EXTRACT PROVIDED:

▼

Here I show how to do this. We start with a discrete positive rv.

For a nonnegative discrete random variable \(X\), use an indicator function to prove that

\begin{align*} \E X = \sum_{k=0}^\infty G(k), \end{align*}

where \(G(k) = \P{X > k}\).

Solution \begin{align*} \sum_{k=0}^\infty G(k) &= \sum_{k=0}^\infty \P{X > k} = \sum_{k=0}^\infty \sum_{m=k+1}^\infty \P{X=m} \\ & = \sum_{k=0}^\infty \sum_{m=0}^\infty \1{m > k} \P{X=m} = \sum_{m=0}^\infty \sum_{k=0}^\infty \1{m > k} \P{X=m} \\ &= \sum_{m=0}^\infty m\P{X=m} = \E X. \end{align*}

For a nonnegative discrete \(X\), use an indicator function to prove that

\begin{align*} \sum_{i=0}^\infty i G(i) = \frac{\E{X^2}}2 - \frac{\E{X}}2. \end{align*}
Solution \begin{align*} \sum_{i=0}^\infty i G(i) &= \sum_{i=0}^\infty i \sum_{n=i+1}^\infty \P{X=n} = \sum_{n=0}^\infty \P{X=n} \sum_{i=0}^\infty i \1{n\geq i+1} \\ &= \sum_{n=0}^\infty \P{X=n} \sum_{i=0}^{n-1}i = \sum_{n=0}^\infty \P{X=n} \frac{(n-1)n}{2} \\ &= \sum_{n=0}^\infty \frac{n^2}{2} \P{X=n} - \frac{\E X}{2} = \frac{\E{X^2}}{2} - \frac{\E X}{2}. \end{align*}

For general non-negative \(X\), use an indicator function to prove that

\begin{align*} \E X = \int_0^\infty x \d F(x) = \int_0^\infty G(y) \d y, \end{align*}

where \(G(x) = 1 - F(x)\).

▲

TASKS:
[a] From the indicator-function exercises, reproduce the stretch from "For a nonnegative discrete \(X\), use" through "where \(G(x) = 1 - F(x)\)." word for word.
[b] Answer these from the indicator-function exercises:
(i) In the first exercise, what is G(k) defined as?
(ii) In the second exercise, what does the sum of i G(i) equal?
(iii) In the last exercise, how is G(x) defined?
[c] Render the sentence "Here I show how to do this." from the indicator-function exercises in Spanish.
The data that come after this text are not needed.

RECORDED INFORMATION:
▼

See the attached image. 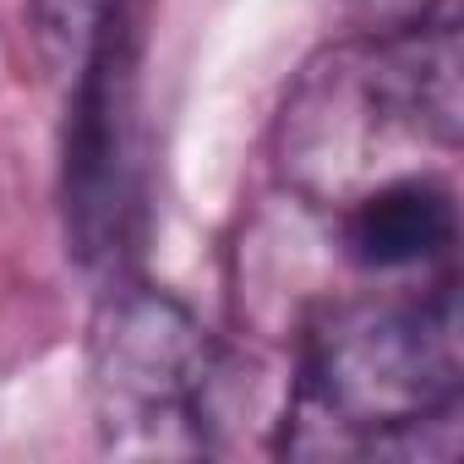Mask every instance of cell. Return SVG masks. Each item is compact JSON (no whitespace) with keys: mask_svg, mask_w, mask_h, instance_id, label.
<instances>
[{"mask_svg":"<svg viewBox=\"0 0 464 464\" xmlns=\"http://www.w3.org/2000/svg\"><path fill=\"white\" fill-rule=\"evenodd\" d=\"M459 399L464 355L453 279L361 295L328 306L306 328L285 453H431L426 437H453Z\"/></svg>","mask_w":464,"mask_h":464,"instance_id":"cell-1","label":"cell"},{"mask_svg":"<svg viewBox=\"0 0 464 464\" xmlns=\"http://www.w3.org/2000/svg\"><path fill=\"white\" fill-rule=\"evenodd\" d=\"M88 399L104 453H213L229 399V355L169 290L115 279L88 328Z\"/></svg>","mask_w":464,"mask_h":464,"instance_id":"cell-2","label":"cell"},{"mask_svg":"<svg viewBox=\"0 0 464 464\" xmlns=\"http://www.w3.org/2000/svg\"><path fill=\"white\" fill-rule=\"evenodd\" d=\"M459 241V208L437 175H393L339 213V246L366 274H404L448 263Z\"/></svg>","mask_w":464,"mask_h":464,"instance_id":"cell-4","label":"cell"},{"mask_svg":"<svg viewBox=\"0 0 464 464\" xmlns=\"http://www.w3.org/2000/svg\"><path fill=\"white\" fill-rule=\"evenodd\" d=\"M110 12H115V0H28V23H34V44L44 66L72 77Z\"/></svg>","mask_w":464,"mask_h":464,"instance_id":"cell-5","label":"cell"},{"mask_svg":"<svg viewBox=\"0 0 464 464\" xmlns=\"http://www.w3.org/2000/svg\"><path fill=\"white\" fill-rule=\"evenodd\" d=\"M148 218L142 159V17L137 0H115L93 44L72 72L61 131V229L77 268L126 279Z\"/></svg>","mask_w":464,"mask_h":464,"instance_id":"cell-3","label":"cell"}]
</instances>
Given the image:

▲

WORKED ANSWERS:
[a]
For a nonnegative discrete \(X\), use an indicator function to prove that

\begin{align*} \sum_{i=0}^\infty i G(i) = \frac{\E{X^2}}2 - \frac{\E{X}}2. \end{align*}
Solution \begin{align*} \sum_{i=0}^\infty i G(i) &= \sum_{i=0}^\infty i \sum_{n=i+1}^\infty \P{X=n} = \sum_{n=0}^\infty \P{X=n} \sum_{i=0}^\infty i \1{n\geq i+1} \\ &= \sum_{n=0}^\infty \P{X=n} \sum_{i=0}^{n-1}i = \sum_{n=0}^\infty \P{X=n} \frac{(n-1)n}{2} \\ &= \sum_{n=0}^\infty \frac{n^2}{2} \P{X=n} - \frac{\E X}{2} = \frac{\E{X^2}}{2} - \frac{\E X}{2}. \end{align*}

For general non-negative \(X\), use an indicator function to prove that

\begin{align*} \E X = \int_0^\infty x \d F(x) = \int_0^\infty G(y) \d y, \end{align*}

where \(G(x) = 1 - F(x)\).

[b]
(i) The probability that X is greater than k.
(ii) E[X²]/2 − E[X]/2.
(iii) 1 − F(x).

[c] Aquí muestro cómo hacer esto.